Task: Use the North Atlantic data from task 9.1. Contour the elevation in intervals of 1000 m and label the contour lines. Create a second figure making a scaled color contour of the elevations with pcolor.
The previous exercise was useful in displaying the character of the elevation array, but most times we want to choose the values for which contour lines are drawn. Furthermore, it would be nice to know what elevation is represented by the various lines.
We need to save information from the contour command to put labels on the figure. With that information, we can label the various contour lines. The second line below allows the contour command to return two arrays: con, containing the contour values, and han, containing handles to the lines (we will learn about graphics handles in a later class). You can choose any name that you want for these arrays.
figure
[con han]=contour(F);
clabel(con,han)
title('Bumpy Function')
xlabel('column index')
ylabel('row index')
The third line above passes the contour information to a labeling routine:
clabel.
A second argument is used in the contour command to control the values at which contour lines are drawn.
figure
ci=[-.75:.25:.75];
[con han]=contour(F,ci);
clabel(con,han)
title('Bumpy Function')
xlabel('column index')
ylabel('row index')
The variable ci is a list of values to contour (contour interval), in this case from -.75 to .75 in steps of .25.
The array need not have uniform spacing, but it does need to be ordered from smallest to largest value.
The space between contour lines can be filled with a color by using the command contourf.
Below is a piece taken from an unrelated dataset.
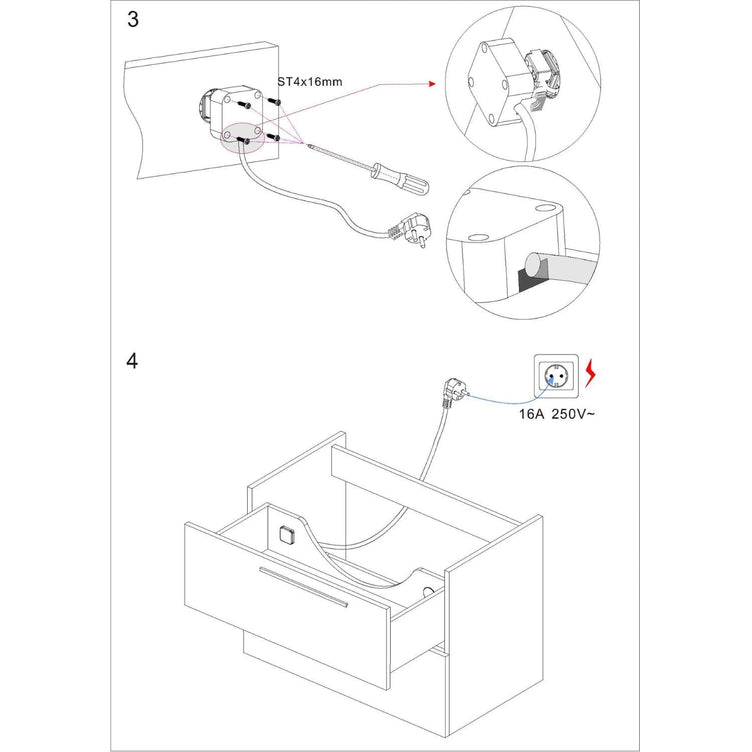 3

ST4x16mm

4

16A 250V~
All of the options with contour also apply to contourf.
ci=[-.75:.25:.75];
[con han]=contourf(F,ci);
clabel(con,han)
title('Bumpy Function')
xlabel('column index')
ylabel('row index')
In addition to labeling contours, it is possible to add a colorbar showing the values associated with different colors; the command is colorbar. By default it appears to the right of the figure.
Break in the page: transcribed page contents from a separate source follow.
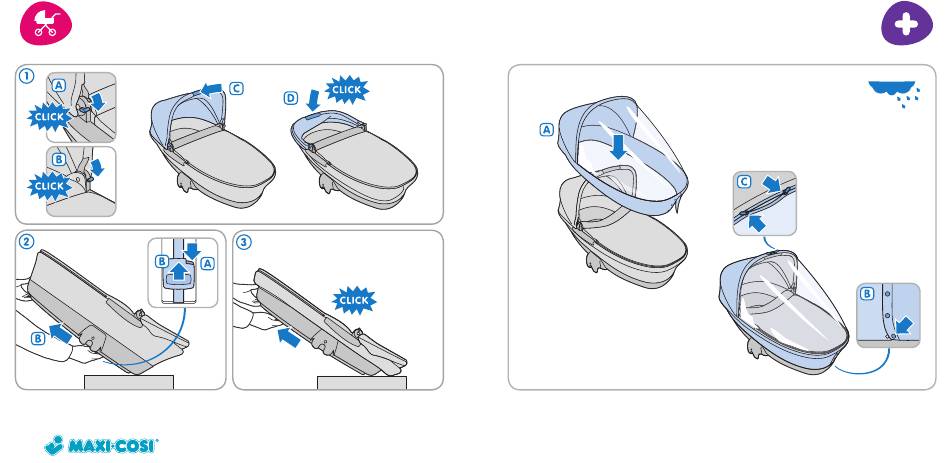 1
A
CLICK
B
CLICK
C
D
CLICK

2
B
A
B

3
CLICK

A
C
B

MAXI-COSI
The final contouring tool is pcolor which places a grid of boxes over the figure and colors each cell with the color associated with the values at the SouthWest corners of the cell.
The command shading('interp') will remove the grid of lines and smoothly vary the colors across the cell. The default is recovered with shading('faceted'). For other options, see help shading.
figure
pcolor(F);
shading interp;colorbar;
title('Bumpy Function')
xlabel('column index')
ylabel('row index')
It is possible to control the colors being used in the various routines above. The topic of colors raises a number of details, which we will consider in more detail later. By default, MATLAB has 64 colors defined by 3 numbers specifying Red, Green, and Blue (RGB) light. The colors range from 0 (off) to 1 (full bright).
There are several pre-defined color maps named jet, hsf, hot, cool and so forth. A particular set of colors can be chosen with colormap('cool'). Look at the documentation for colormap for more choices.
The flow chart for the task solution:
%%% load data %%% choose contour intervals %%% contour data %%% label contour lines %%% add title and labels %%% contour values with pcolor %%% add title and labels
Script to solve the task:
%%% load data
load('NAbathy.mat'); % get variables NAelev, NAlat, NAlon
%%% choose contour intervals
ci=[-7000:1000:2000];
%%% contour data
figure
[C H]=contour(NAelev,ci);
%%% label contour lines
clabel(C,H);
%%% add title and labels
title('North Atlantic Elevation (m)')
xlabel('column index')
ylabel('row index')
%%% contour values with pcolor
figure
pcolor(NAelev,ci)
%%% add title and labels
title('North Atlantic Elevation (m)')
xlabel('column index')
ylabel('row index')